- **AIM OF THE EXERCISE**:
Can you write out the text lines of the entries below as a numbered list, skipping blank lines and leaving the pictures out?

- **RECORDS TO USE**:
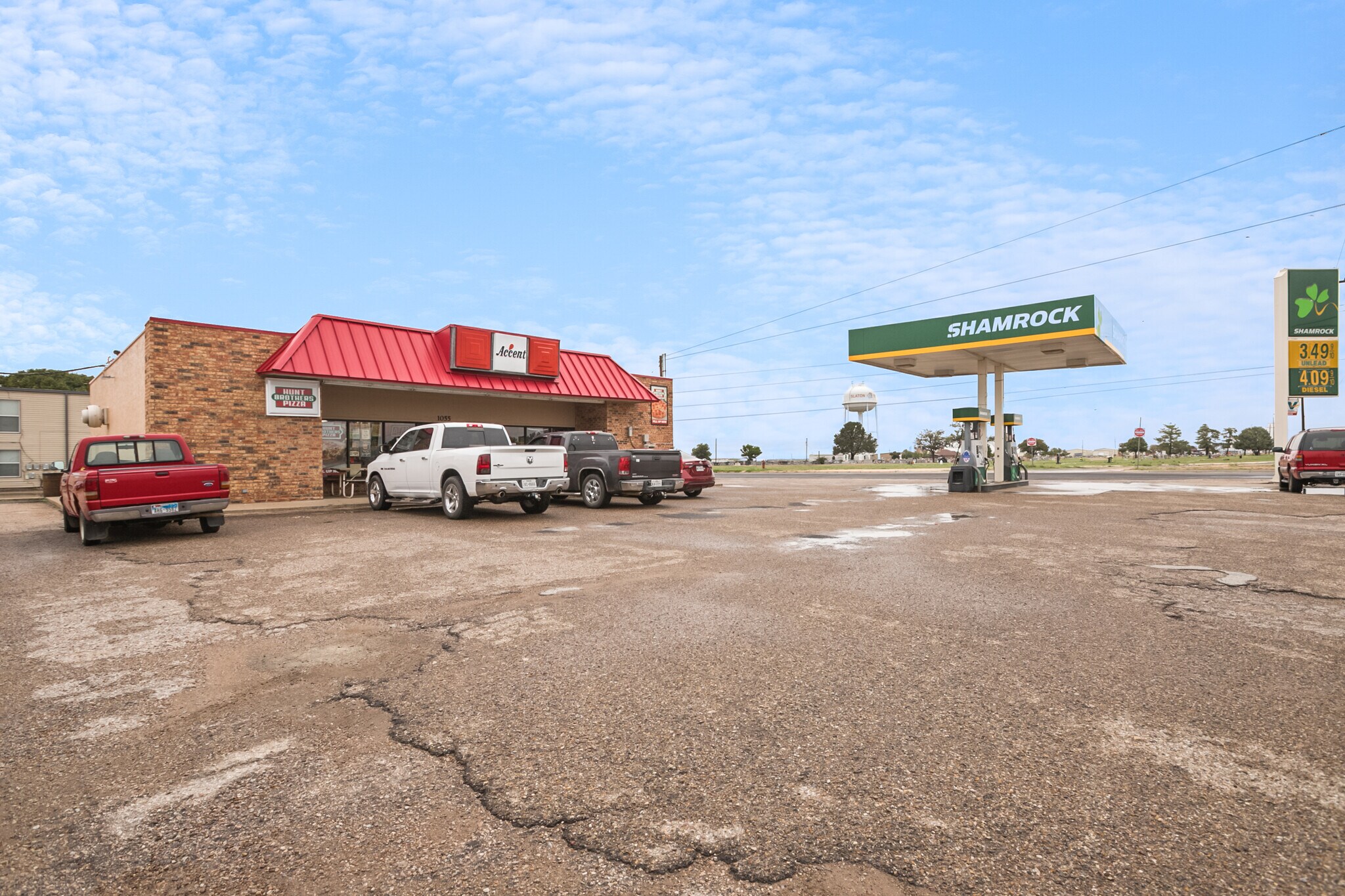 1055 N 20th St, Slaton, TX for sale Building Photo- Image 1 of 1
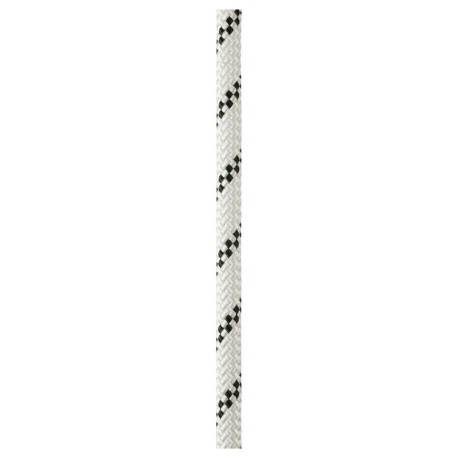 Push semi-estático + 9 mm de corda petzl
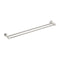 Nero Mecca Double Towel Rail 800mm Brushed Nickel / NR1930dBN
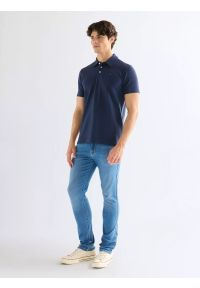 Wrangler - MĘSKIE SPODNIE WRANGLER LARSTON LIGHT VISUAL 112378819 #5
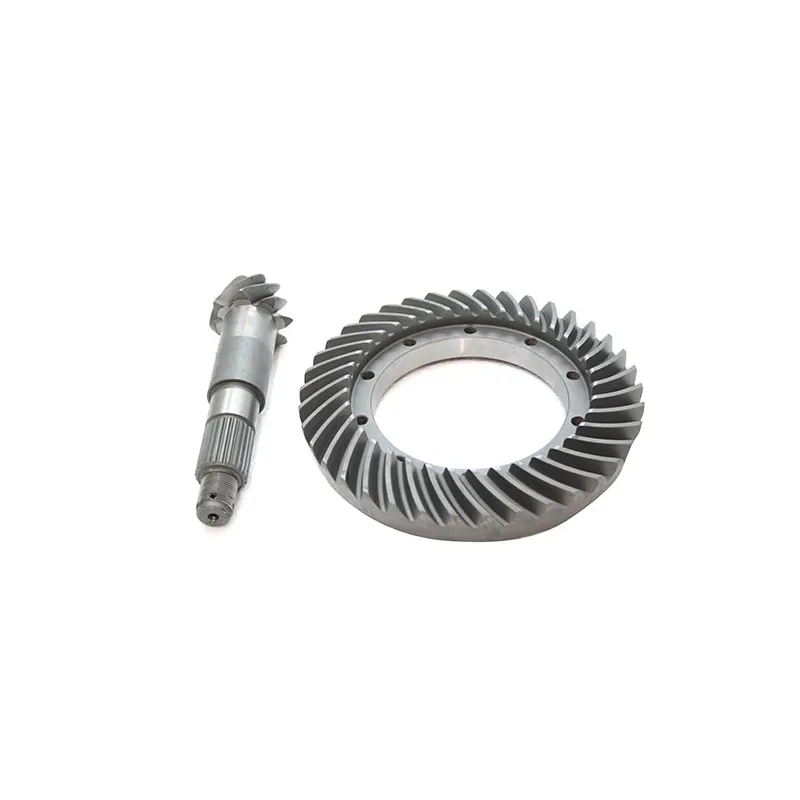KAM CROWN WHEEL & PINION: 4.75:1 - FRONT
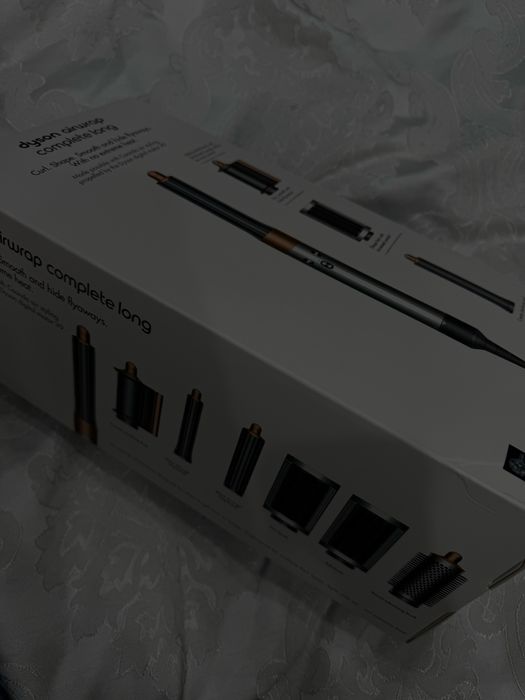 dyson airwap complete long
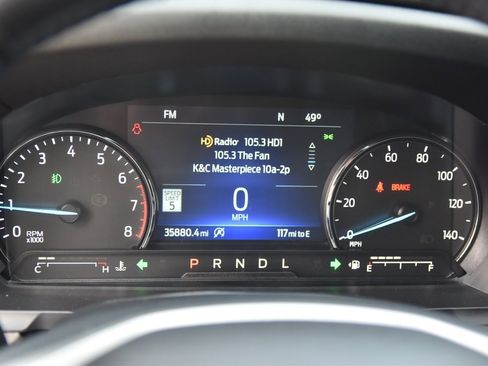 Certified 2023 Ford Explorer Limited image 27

- **ANSWER SECTION**:
1.  1055 N 20th St, Slaton, TX for sale Building Photo- Image 1 of 1
2.  Push semi-estático + 9 mm de corda petzl
3.  Nero Mecca Double Towel Rail 800mm Brushed Nickel / NR1930dBN
4.  Wrangler - MĘSKIE SPODNIE WRANGLER LARSTON LIGHT VISUAL 112378819 #5
5. KAM CROWN WHEEL & PINION: 4.75:1 - FRONT
6.  dyson airwap complete long
7.  Certified 2023 Ford Explorer Limited image 27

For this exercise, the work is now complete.